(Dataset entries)
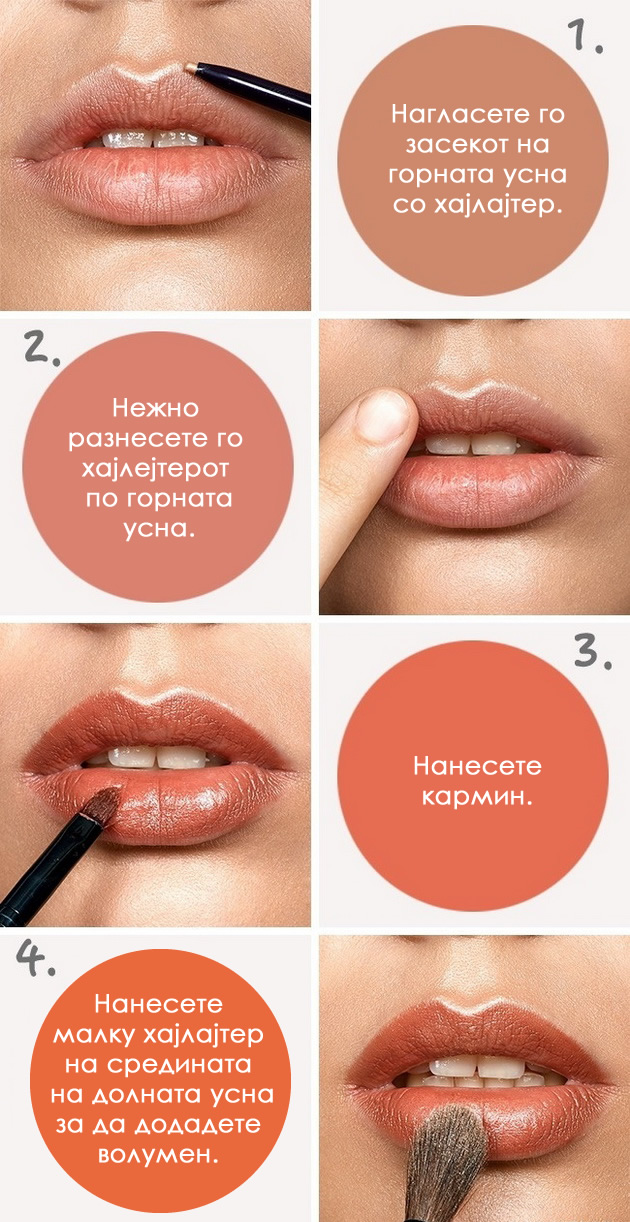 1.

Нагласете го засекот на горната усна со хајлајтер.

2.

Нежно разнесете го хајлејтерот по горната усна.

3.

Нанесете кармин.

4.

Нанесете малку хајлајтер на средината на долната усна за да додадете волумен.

---

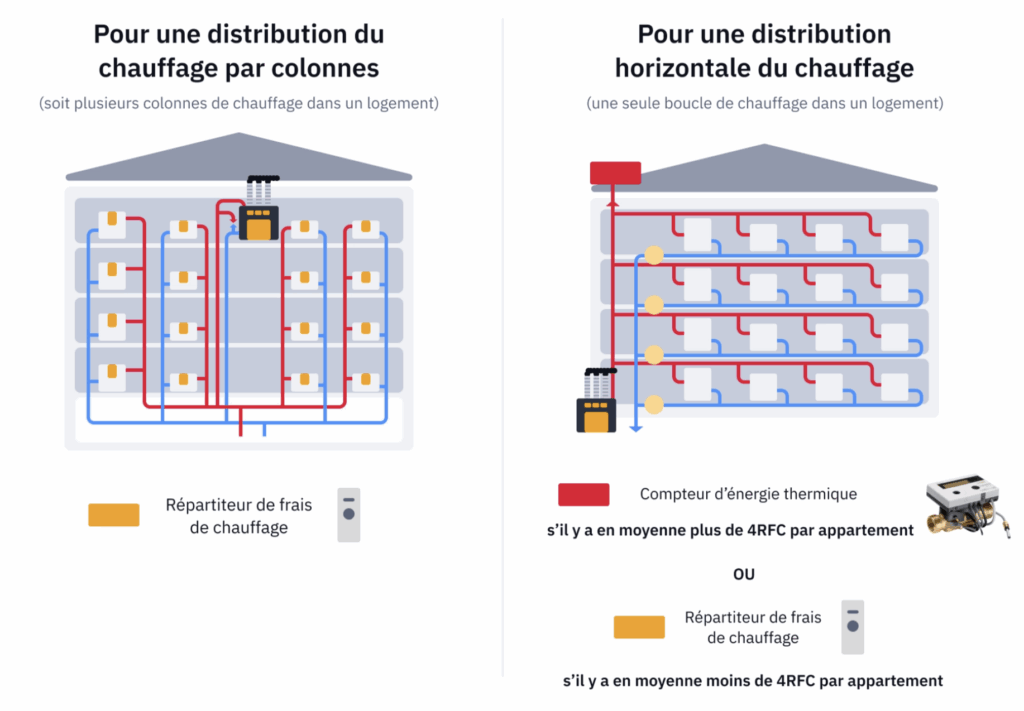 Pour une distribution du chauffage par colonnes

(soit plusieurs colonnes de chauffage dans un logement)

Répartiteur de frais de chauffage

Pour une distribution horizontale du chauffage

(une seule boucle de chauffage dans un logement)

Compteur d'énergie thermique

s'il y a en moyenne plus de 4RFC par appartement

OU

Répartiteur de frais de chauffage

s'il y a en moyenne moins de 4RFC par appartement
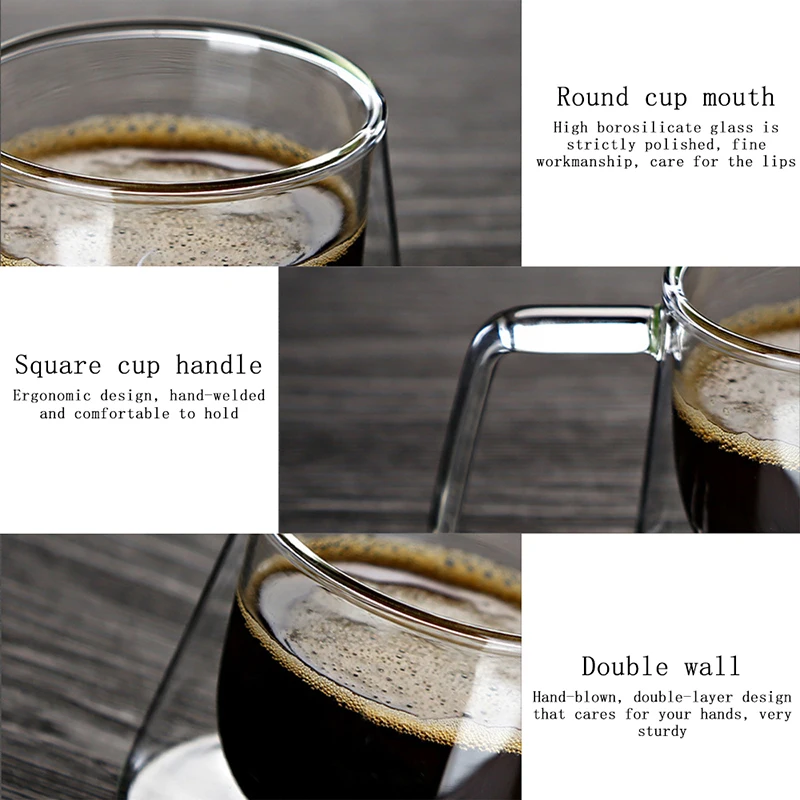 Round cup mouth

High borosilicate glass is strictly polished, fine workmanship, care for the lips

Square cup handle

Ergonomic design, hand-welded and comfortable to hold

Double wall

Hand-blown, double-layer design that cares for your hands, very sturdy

§ **Problem requirements**
Scan the data above for the word "moyenne" and report every line where it is found.

§ **Answer section**
s'il y a en moyenne plus de 4RFC par appartement
s'il y a en moyenne moins de 4RFC par appartement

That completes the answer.